For Mark Palamountain, life as a Wall Street day trader was just a little too close to how it’s portrayed in the movies.

When he decided to look for a new career path, he co-founded a solar energy company that would introduce him to the world of agriculture and lead him to take on the role of CFO at Santa Paula lemon grower Limoneira.

“It was a huge learning curve,” he said. “I had to understand all the blocking and tackling of farming and the inputs, like water, pest control, organic farming … It just goes right to the bottom line.”

As CEO of Perpetual Power, Palamountain helped Limoneira install its first five-acre solar field at its Santa Paula headquarters. When the 2008 financial crisis stalled solar tax credits and investment, the company asked him down from where he was living in the Bay Area as a consultant.

“They decided it would be best if there was a business guy to manage the farming,” he said. “I kind of chuckled for a minute. I didn’t know anything about fertilizer or farming.”

He joined the company permanently in 2012 as director of business development and integration and had taken the role of senior director of agricultural operations when the CFO role opened up in 2018.

“I really tried to hone in on the economics of the farm and make it as profitable as possible,” he said. “I learned every tree on every ranch, went to all of our properties all over the world and really learned the business from the bottom up.”

Shortly after he was named CFO, Palamountain oversaw a $69 million secondary stock offering that helped fund the purchase of citrus packing operation Oxnard Lemon. That deal catapulted the company’s capacity to 10 million pounds of lemons per year, well on its way to achieving its goal of 30 million pounds of citrus annually by 2030.

That number is expected to grow even further, as around 1,200 acres of new plantings come online, Palamountain said.

“The opportunity for our trees to become full bearing with money we’ve already invested will give us another 3 million cartons of our own fruit.”

A new packinghouse that opened in 2016 tripled the company’s output and allowed them to recruit additional outside growers under the banner of its One World of Citrus campaign.

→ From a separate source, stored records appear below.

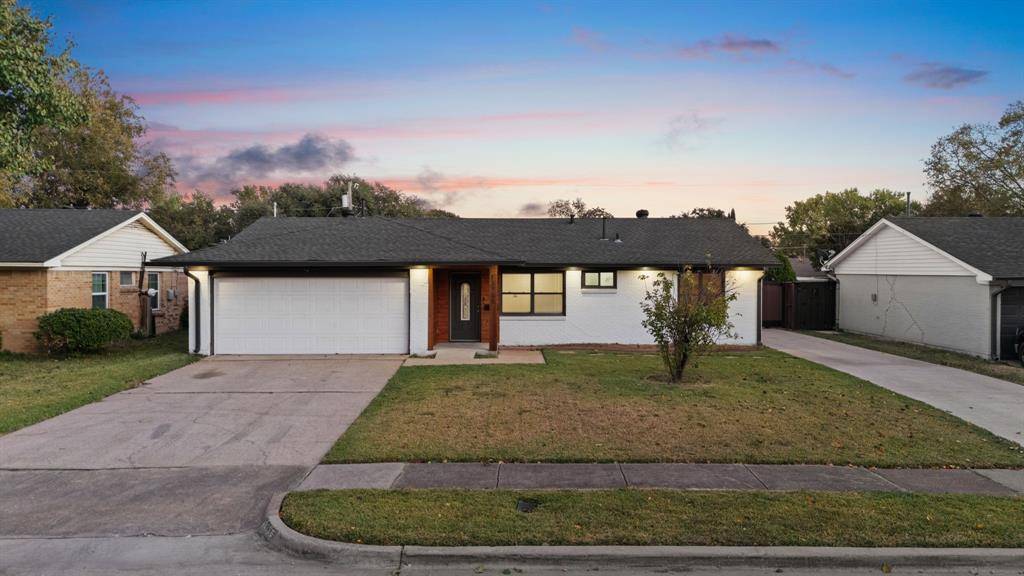 Farmers Branch, TX 75234,13766 Heartside Place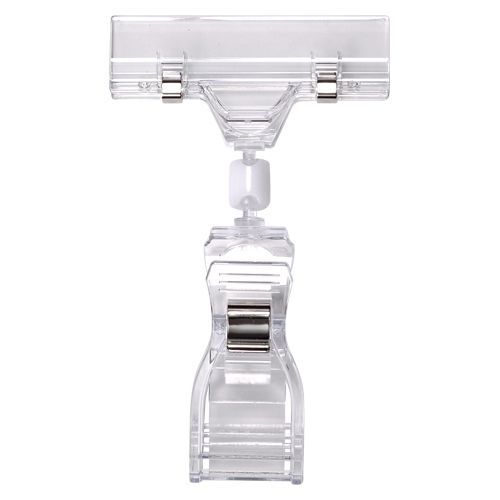 ミドルクリックス BCL-50 1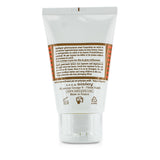 Sisley Super Soin Solaire Youth Protector For Face SPF 15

Limoneria’s revenue growth over the last three years has been steady, punctuated by a spike in 2019 sales, when it brought in $171.4 million in revenue — a more than a 41 percent increase since 2017. Despite an economic shutdown that initially gutted sales for its top food service clients, the company reported third quarter revenue up 5.3 percent in 2020 and a profit of 12 cents per share that reversed a year-ago loss. It sold a record 2 million cartons of lemons last quarter and avocado volume increased.

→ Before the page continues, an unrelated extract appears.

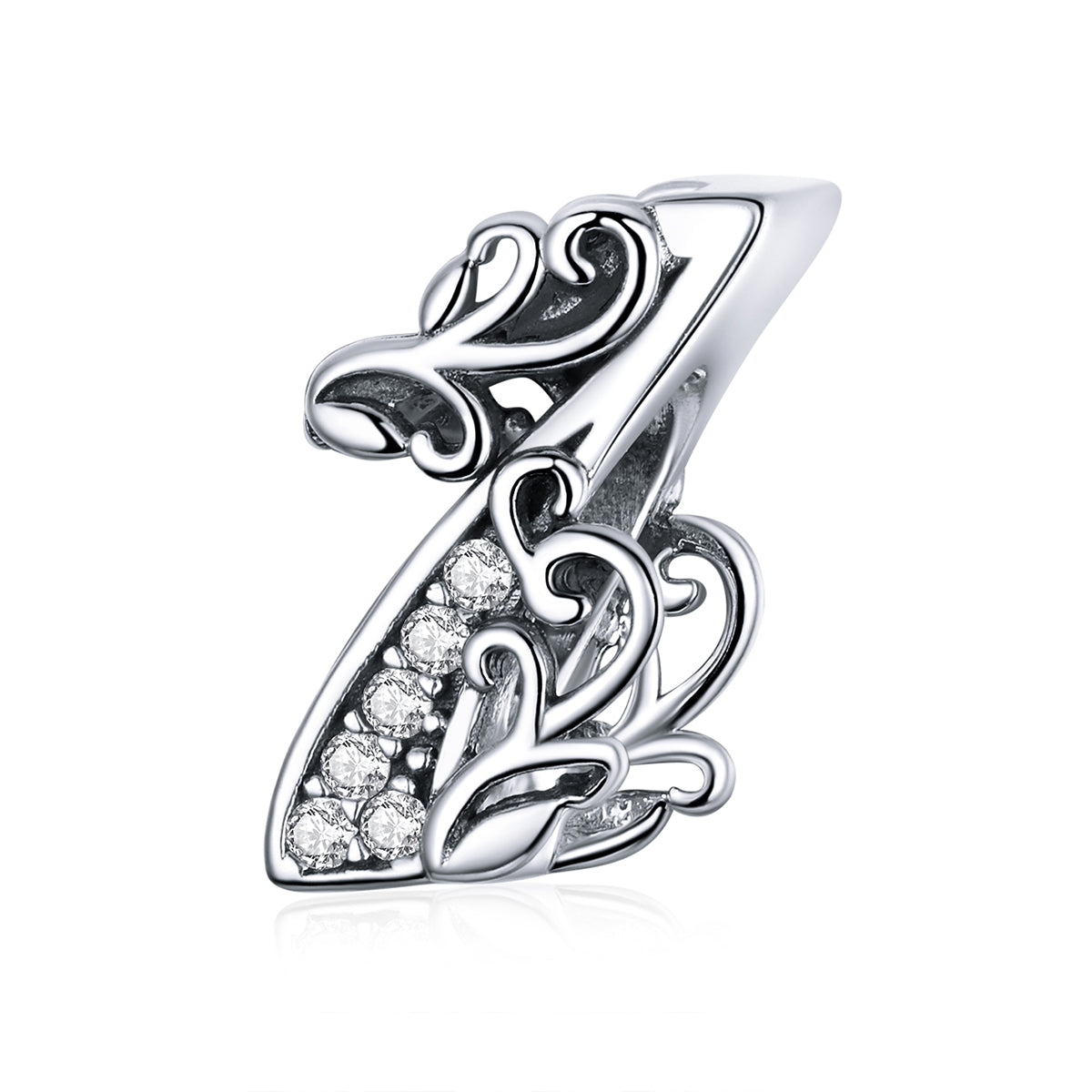 Number 1 Charm NZ | Lullaboo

The coronavirus pandemic has meant keeping a tight rein on expenses, Palamountain said.

“The difficult part about farming, especially for a long-term tree like lemons, you can’t change your input costs too much for the longevity and efficacy of the tree,” he said. “You can’t change the way you farm based on your current position.”

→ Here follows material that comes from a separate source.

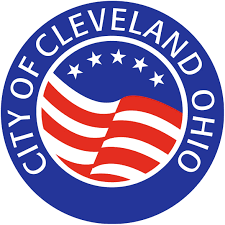 City of Cleveland, OH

Outside of its lemon production, Limoneira and Palamountain’s top order of business is the company’s Harvest at Limoneira housing project, the largest housing development currently under way in Ventura County. As lots continue to sell, the massive housing and community development is shifting into high gear. In June the project closed an additional 42 single-family home lots, bringing the number of lots sold this year to 76; 286 out of 632 lots have been sold in the initial phase of development.

Sustainability is still a core part of what Palamountain does. New solar installations — including one on the roof of the new packing house and a partnership with Tesla to implement battery technology — power around 50 percent of Limoneira’s packing operations. It aims to get the rest of the way in the next five to seven years, Palamountain said, including efforts to design a waste-to-energy facility with Oxnard organic matter recycling firm Agromin.

While the job would normally mean significant travel, he’s been grounded since the onset of the pandemic. That means he’s close to home for his work on the Dean’s Executive Council of the California Lutheran University School of Management, providing input on how to adapt its curriculum to a new virtual environment. He can also occasionally be found boating with his family out to the Channel Islands.